- Problem to work on
Report every line of the items that contains the word "amount", with case counting.

** Start Dataset records **

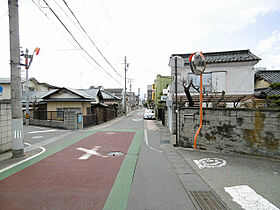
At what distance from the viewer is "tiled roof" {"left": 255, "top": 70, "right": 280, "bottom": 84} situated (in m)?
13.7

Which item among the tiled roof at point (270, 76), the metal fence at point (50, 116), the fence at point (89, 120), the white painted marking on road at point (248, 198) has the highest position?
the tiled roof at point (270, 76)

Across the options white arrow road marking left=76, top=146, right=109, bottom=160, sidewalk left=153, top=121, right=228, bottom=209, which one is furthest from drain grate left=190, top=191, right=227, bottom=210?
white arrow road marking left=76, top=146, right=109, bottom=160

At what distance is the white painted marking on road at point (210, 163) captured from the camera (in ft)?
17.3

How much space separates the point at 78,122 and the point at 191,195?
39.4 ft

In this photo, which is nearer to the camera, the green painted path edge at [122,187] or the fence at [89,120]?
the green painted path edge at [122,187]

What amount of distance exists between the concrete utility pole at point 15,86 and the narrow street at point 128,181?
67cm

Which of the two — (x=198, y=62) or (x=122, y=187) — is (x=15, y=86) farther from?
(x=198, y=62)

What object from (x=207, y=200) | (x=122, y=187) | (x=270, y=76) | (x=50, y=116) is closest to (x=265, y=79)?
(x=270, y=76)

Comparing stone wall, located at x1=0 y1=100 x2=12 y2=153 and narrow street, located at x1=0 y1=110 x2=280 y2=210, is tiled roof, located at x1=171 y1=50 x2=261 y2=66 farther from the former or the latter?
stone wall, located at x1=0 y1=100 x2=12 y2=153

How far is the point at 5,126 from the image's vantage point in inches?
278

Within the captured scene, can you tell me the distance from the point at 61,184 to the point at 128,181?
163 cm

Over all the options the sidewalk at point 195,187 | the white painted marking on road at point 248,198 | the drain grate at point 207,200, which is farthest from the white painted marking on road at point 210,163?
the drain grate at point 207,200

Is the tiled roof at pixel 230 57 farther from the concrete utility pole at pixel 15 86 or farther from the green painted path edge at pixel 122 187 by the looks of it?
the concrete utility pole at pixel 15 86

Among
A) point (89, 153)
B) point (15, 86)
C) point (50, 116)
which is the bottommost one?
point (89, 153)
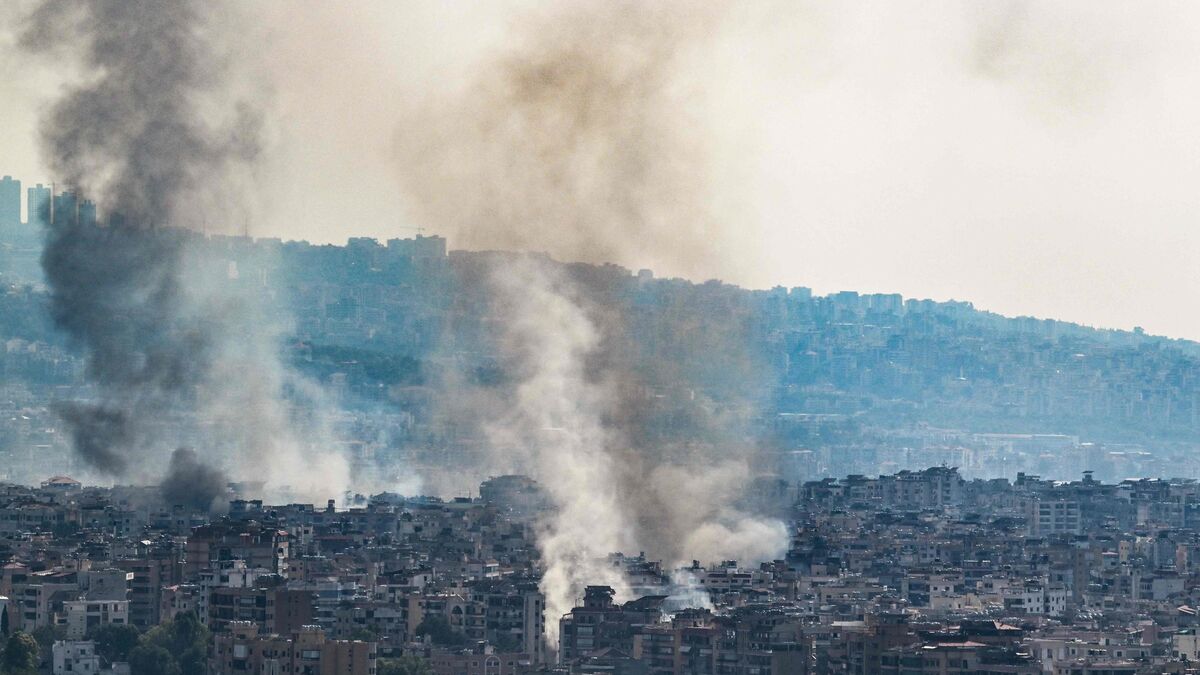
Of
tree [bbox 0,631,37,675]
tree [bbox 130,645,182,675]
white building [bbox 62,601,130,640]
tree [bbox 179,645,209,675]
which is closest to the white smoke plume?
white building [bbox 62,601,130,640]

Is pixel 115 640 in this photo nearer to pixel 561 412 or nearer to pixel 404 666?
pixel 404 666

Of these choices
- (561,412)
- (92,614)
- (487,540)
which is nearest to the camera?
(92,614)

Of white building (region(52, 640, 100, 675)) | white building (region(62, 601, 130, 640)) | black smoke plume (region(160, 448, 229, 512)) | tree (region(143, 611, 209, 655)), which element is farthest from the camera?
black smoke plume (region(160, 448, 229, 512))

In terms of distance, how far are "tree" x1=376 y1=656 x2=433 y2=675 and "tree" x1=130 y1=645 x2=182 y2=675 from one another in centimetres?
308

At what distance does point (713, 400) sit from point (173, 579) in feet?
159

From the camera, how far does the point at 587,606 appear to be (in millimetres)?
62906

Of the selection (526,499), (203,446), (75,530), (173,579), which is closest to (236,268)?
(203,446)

** End Dataset records **
** Start Dataset records **

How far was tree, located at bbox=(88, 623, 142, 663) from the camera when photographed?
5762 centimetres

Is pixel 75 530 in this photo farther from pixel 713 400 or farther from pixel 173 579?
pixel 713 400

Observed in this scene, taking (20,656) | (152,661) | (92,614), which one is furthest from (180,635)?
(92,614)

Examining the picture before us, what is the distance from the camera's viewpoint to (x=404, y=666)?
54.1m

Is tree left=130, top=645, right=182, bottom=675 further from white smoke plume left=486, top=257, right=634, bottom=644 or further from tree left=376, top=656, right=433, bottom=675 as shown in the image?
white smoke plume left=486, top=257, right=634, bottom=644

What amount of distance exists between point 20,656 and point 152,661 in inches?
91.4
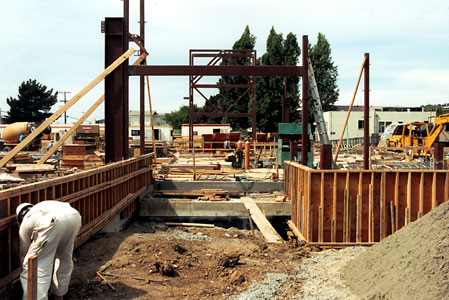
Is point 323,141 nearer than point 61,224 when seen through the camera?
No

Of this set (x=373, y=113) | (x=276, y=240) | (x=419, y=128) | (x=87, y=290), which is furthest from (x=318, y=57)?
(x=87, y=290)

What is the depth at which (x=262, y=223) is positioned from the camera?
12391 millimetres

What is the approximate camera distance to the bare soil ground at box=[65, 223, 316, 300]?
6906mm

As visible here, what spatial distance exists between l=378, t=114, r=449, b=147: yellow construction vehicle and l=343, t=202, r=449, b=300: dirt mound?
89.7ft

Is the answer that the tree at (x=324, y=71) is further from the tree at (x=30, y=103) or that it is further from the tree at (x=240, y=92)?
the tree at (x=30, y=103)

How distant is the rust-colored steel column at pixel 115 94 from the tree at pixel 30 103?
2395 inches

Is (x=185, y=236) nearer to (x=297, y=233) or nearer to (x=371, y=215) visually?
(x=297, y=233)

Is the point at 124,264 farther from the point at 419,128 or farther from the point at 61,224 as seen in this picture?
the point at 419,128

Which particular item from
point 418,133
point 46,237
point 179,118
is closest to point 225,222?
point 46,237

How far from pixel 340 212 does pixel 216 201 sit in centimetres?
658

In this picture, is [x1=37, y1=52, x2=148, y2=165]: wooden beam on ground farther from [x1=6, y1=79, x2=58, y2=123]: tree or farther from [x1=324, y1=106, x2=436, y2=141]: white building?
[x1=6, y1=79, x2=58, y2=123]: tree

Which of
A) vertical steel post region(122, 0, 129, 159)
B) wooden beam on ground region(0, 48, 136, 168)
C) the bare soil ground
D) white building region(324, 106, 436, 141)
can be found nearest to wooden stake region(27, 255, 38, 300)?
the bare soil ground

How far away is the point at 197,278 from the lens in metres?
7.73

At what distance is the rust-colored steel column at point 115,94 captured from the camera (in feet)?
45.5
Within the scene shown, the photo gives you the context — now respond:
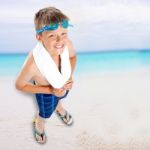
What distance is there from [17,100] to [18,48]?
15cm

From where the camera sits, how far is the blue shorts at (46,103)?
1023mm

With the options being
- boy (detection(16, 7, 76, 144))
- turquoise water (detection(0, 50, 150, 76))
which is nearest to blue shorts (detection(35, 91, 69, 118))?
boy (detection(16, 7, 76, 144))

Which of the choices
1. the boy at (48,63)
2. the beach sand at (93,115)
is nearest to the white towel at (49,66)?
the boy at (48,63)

** End Dataset records **

- Response
What amount of distance exists between the concrete utility pole at point 15,86 and the narrow street at point 128,181?
What amount of distance exists between point 20,656 and point 152,661 in inches?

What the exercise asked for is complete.